═══ Extracted entries

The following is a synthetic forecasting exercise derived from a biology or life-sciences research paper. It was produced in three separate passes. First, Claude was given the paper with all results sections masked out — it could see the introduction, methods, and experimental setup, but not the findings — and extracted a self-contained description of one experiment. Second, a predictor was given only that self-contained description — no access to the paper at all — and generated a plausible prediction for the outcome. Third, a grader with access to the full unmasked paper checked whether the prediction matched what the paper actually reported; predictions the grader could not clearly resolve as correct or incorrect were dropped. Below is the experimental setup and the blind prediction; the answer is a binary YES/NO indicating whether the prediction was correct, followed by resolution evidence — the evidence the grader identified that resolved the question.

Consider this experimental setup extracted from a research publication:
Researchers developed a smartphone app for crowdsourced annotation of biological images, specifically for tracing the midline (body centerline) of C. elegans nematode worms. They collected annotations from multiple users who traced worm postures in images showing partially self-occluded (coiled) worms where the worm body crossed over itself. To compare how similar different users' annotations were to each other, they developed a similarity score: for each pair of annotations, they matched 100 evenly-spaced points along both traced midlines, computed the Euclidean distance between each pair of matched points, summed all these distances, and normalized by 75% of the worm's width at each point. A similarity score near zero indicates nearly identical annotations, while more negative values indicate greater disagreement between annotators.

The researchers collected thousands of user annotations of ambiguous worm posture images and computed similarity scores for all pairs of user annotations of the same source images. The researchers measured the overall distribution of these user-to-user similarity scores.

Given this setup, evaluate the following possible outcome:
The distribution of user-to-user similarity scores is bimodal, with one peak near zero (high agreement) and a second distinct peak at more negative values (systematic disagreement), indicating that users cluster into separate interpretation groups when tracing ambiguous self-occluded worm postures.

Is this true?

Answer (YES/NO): YES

══════

Would you restate, word for word, every line of the listing from its first line through the line with "Consider this experimental"?

## Response to this exercise
The following is a synthetic forecasting exercise derived from a biology or life-sciences research paper. It was produced in three separate passes. First, Claude was given the paper with all results sections masked out — it could see the introduction, methods, and experimental setup, but not the findings — and extracted a self-contained description of one experiment. Second, a predictor was given only that self-contained description — no access to the paper at all — and generated a plausible prediction for the outcome. Third, a grader with access to the full unmasked paper checked whether the prediction matched what the paper actually reported; predictions the grader could not clearly resolve as correct or incorrect were dropped. Below is the experimental setup and the blind prediction; the answer is a binary YES/NO indicating whether the prediction was correct, followed by resolution evidence — the evidence the grader identified that resolved the question.

Consider this experimental setup extracted from a research publication:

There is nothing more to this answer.